### SOURCE TEXT ###

# Ok Klein is Done



## kev0153 (Nov 14, 2005)

Highlights include
Full Campy Chorus
Campy Eurus Wheelset
Thomson Seatpost and Stem


----------



## cmatcan (Oct 6, 2005)

that is an awesome build!!! of course you had to go thomson with the post/stem combo, that is a no-brainer. Chorus-sweeeeet. How do you like the eurus wheels so far? I had looked at these in the past.


----------



## kev0153 (Nov 14, 2005)

Went for the first ride today on them. They seem pretty nice and stiff. Bad news is I put a ding in the braking surface but was able to fix with a bit of sand paper  guess it's like the first scratch, get it over with quick.


----------



## cmatcan (Oct 6, 2005)

exactly, the first ding on a shiny perfect bike is always the toughest isnt it? glad the wheels are rolling well though. what tires are you running? are they bonty race lite's?


----------



## kev0153 (Nov 14, 2005)

Actually, they are some inexpensive Vittoras (sp?). Seem ok so far.

### INFORMATION SHOWN ###

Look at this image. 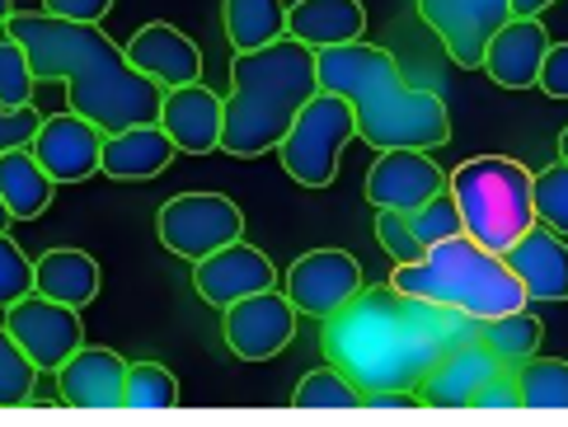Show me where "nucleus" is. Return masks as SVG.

###

AIM OF THE EXERCISE: In the Klein build thread, what did kev0153 use to fix the ding in the braking surface?

RESULT: A bit of sandpaper.